The Advisers’ advisory services for the Funds are further detailed in the applicable private
placement memoranda and the supplements thereto or other offering documents (each, a “Private
Placement Memorandum” and, collectively, the “Private Placement Memoranda” and,
together with any relevant Limited Partnership Agreement, the “Governing Documents”) and the
Limited Partnership Agreements and are further described below under “Methods of Analysis,
Investment Strategies and Risk of Loss.” Investors in the Funds (generally referred to herein as
“investors” or “limited partners”) participate in the overall investment program for the applicable
Fund, but in certain circumstances are excused from a particular investment due to legal, regulatory
or other agreed-upon circumstances pursuant to the relevant Limited Partnership Agreement; such
arrangements generally do not and will not create an adviser-client relationship between the
Advisers and any investor. The Funds or the Advisers have entered into side letters, or other similar
agreements (“Side Letters”), with certain investors that have the effect of establishing rights
under, or altering or supplementing the terms (including economic or other terms) of, the relevant
Limited Partnership Agreement(s) with respect to such investors.

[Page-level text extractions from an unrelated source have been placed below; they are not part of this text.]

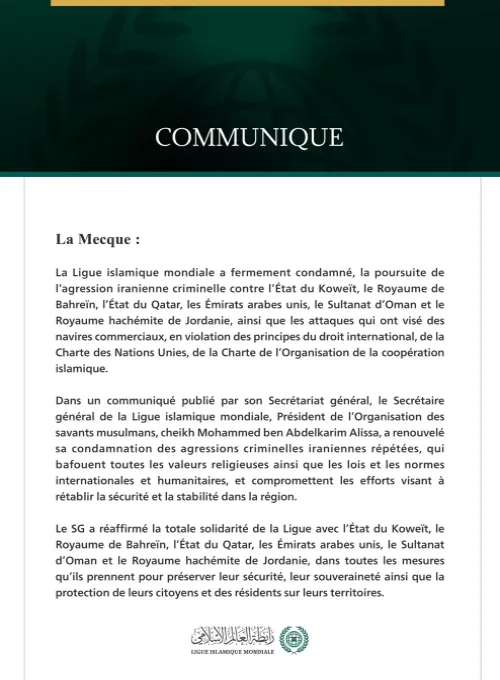 COMMUNIQUE

La Mecque :

La Ligue islamique mondiale a fermement condamné, la poursuite de l'agression iranienne criminelle contre l'État du Koweït, le Royaume de Bahreïn, l'État du Qatar, les Émirats arabes unis, le Sultanat d'Oman et le Royaume hachémite de Jordanie, ainsi que les attaques qui ont visé des navires commerciaux, en violation des principes du droit international, de la Charte des Nations Unies, de la Charte de l'Organisation de la coopération islamique.

Dans un communiqué publié par son Secrétariat général, le Secrétaire général de la Ligue islamique mondiale, Président de l'Organisation des savants musulmans, cheikh Mohammed ben Abdelkarim Alissa, a renouvelé sa condamnation des agressions criminelles iraniennes répétées, qui bafouent toutes les valeurs religieuses ainsi que les lois et les normes internationales et humanitaires, et compromettent les efforts visant à rétablir la sécurité et la stabilité dans la région.

Le SG a réaffirmé la totale solidarité de la Ligue avec l'État du Koweït, le Royaume de Bahreïn, l'État du Qatar, les Émirats arabes unis, le Sultanat d'Oman et le Royaume hachémite de Jordanie, dans toutes les mesures qu'ils prennent pour préserver leur sécurité, leur souveraineté ainsi que la protection de leurs citoyens et des résidents sur leurs territoires.

رابطة العالم الإسلامي
LIGUE ISLAMIQUE MONDIALE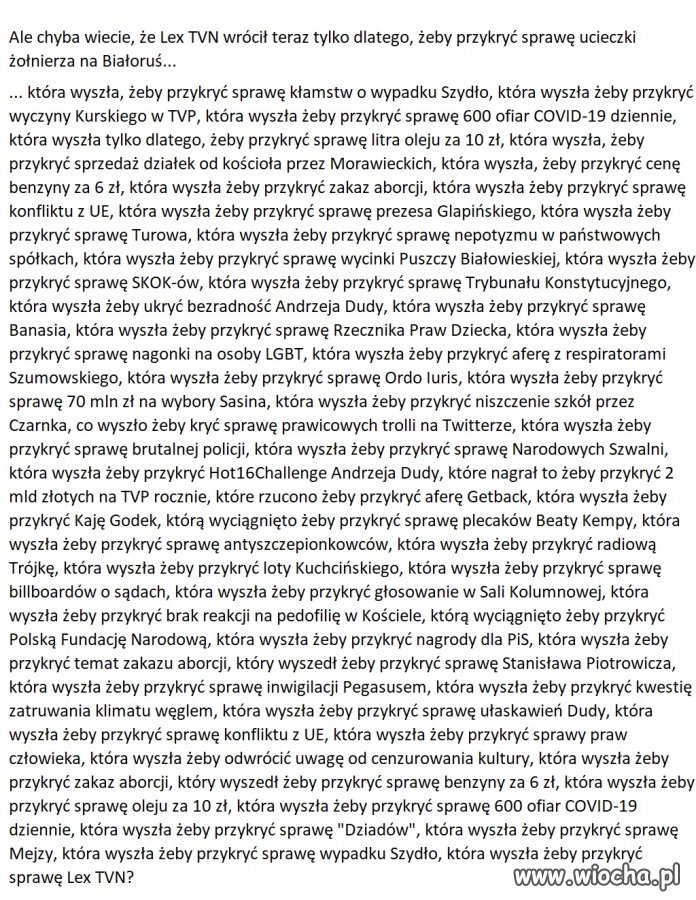 Ale chyba wiecie, że Lex TVN wrócił teraz tylko dlatego, żeby przykryć sprawę ucieczki żołnierza na Białoruś...

... która wyszła, żeby przykryć sprawę kłamstw o wypadku Szydło, która wyszła żeby przykryć wyczyny Kurskiego w TVP, która wyszła żeby przykryć sprawę 600 ofiar COVID-19 dziennie, która wyszła tylko dlatego, żeby przykryć sprawę litra oleju za 10 zł, która wyszła, żeby przykryć sprzedaż działek od kościoła przez Morawieckich, która wyszła, żeby przykryć cenę benzyny za 6 zł, która wyszła żeby przykryć zakaz aborcji, która wyszła żeby przykryć sprawę konfliktu z UE, która wyszła żeby przykryć sprawę prezesa Glapińskiego, która wyszła żeby przykryć sprawę Turowa, która wyszła żeby przykryć sprawę nepotyzmu w państwowych spółkach, która wyszła żeby przykryć sprawę wycinki Puszczy Białowieskiej, która wyszła żeby przykryć sprawę SKOK-ów, która wyszła żeby przykryć sprawę Trybunału Konstytucyjnego, która wyszła żeby ukryć bezradność Andrzeja Dudy, która wyszła żeby przykryć sprawę Banasia, która wyszła żeby przykryć sprawę Rzecznika Praw Dziecka, która wyszła żeby przykryć sprawę nagonki na osoby LGBT, która wyszła żeby przykryć aferę z respiratorami Szumowskiego, która wyszła żeby przykryć sprawę Ordo Iuris, która wyszła żeby przykryć sprawę 70 mln zł na wybory Sasina, która wyszła żeby przykryć niszczenie szkół przez Czarnka, co wyszło żeby kryć sprawę prawicowych trolli na Twitterze, która wyszła żeby przykryć sprawę brutalnej policji, która wyszła żeby przykryć sprawę Narodowych Szwalni, która wyszła żeby przykryć Hot16Challenge Andrzeja Dudy, które nagrał to żeby przykryć 2 mld złotych na TVP rocznie, które rzucono żeby przykryć aferę Getback, która wyszła żeby przykryć Kaję Godek, którą wyciągnięto żeby przykryć sprawę plecaków Beaty Kempy, która wyszła żeby przykryć sprawę antyszczepionkowców, która wyszła żeby przykryć radiową Trójkę, która wyszła żeby przykryć loty Kuchcińskiego, która wyszła żeby przykryć sprawę billboardów o sądach, która wyszła żeby przykryć głosowanie w Sali Kolumnowej, która wyszła żeby przykryć brak reakcji na pedofilię w Kościele, którą wyciągnięto żeby przykryć Polską Fundację Narodową, która wyszła żeby przykryć nagrody dla PiS, która wyszła żeby przykryć temat zakazu aborcji, który wyszedł żeby przykryć sprawę Stanisława Piotrowicza, która wyszła żeby przykryć sprawę inwigilacji Pegasusem, która wyszła żeby przykryć kwestię zatruwania klimatu węglem, która wyszła żeby przykryć sprawę ułaskawień Dudy, która wyszła żeby przykryć sprawę konfliktu z UE, która wyszła żeby przykryć sprawy praw człowieka, która wyszła żeby odwrócić uwagę od cenzurowania kultury, która wyszła żeby przykryć zakaz aborcji, który wyszedł żeby przykryć sprawę benzyny za 6 zł, która wyszła żeby przykryć sprawę oleju za 10 zł, która wyszła żeby przykryć sprawę 600 ofiar COVID-19 dziennie, która wyszła żeby przykryć sprawę "Dziadów", która wyszła żeby przykryć sprawę Mejzy, która wyszła żeby przykryć sprawę wypadku Szydło, która wyszła żeby przykryć sprawę Lex TVN?

www.wiocha.pl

As of the date hereof, AME is managed by Matthew L. Altman, Michael H. Lustbader,
Peter M. Manos and David Wodlinger (the “Managing Partners”), and each “principal owner”
of this entity pursuant to SEC guidelines is listed on Schedule A of Part 1A of AME’s Form ADV.
Each “principal owner” of Manager II, Manager III, Manager IV, Manager V and Manager VI
pursuant to SEC guidelines is listed on Schedule R of Part 1A of AME’s Form ADV.
Additionally, as permitted by the relevant Limited Partnership Agreement, Arlington
expects to provide (or agrees to provide) certain current or prospective investors or other persons,
including other sponsors, market participants, finders, consultants and other service providers,
portfolio company management or personnel, Arlington’s personnel and/or certain other persons
associated with Arlington and/or its affiliates, co-investment opportunities (including the
opportunity to participate in co-invest vehicles) that will invest in certain portfolio companies
alongside a Fund. Such co-investments typically involve investment and disposal of interests in
the applicable portfolio company at the same time and on the same terms as the Fund making the
investment. However, for strategic and other reasons, a co-investor or co-invest vehicle (including
a co-investing Fund) purchases a portion of an investment from one or more Funds after such
Funds have consummated their investment in the portfolio company (also known as a post-closing
sell-down or transfer), which generally will have been funded through Fund investor capital
contributions and/or use of a Fund credit facility. Any such purchase from a Fund by a co-investor
or co-invest vehicle generally occurs shortly after the Fund’s completion of the investment to avoid
any changes in valuation of the investment, but in certain instances could be well after the Fund’s
initial purchase, and the co-investor or co-invest vehicle may be charged interest on the purchase,
or the purchase price may be equitably adjusted under certain conditions, to compensate the
relevant Fund for the holding period, and the co-investor or co-invest vehicle generally will be
required to reimburse the relevant Fund for related costs. However, to the extent any such amounts
are not so charged or reimbursed (including charges or reimbursements required pursuant to
applicable law), they generally will be borne by the relevant Fund.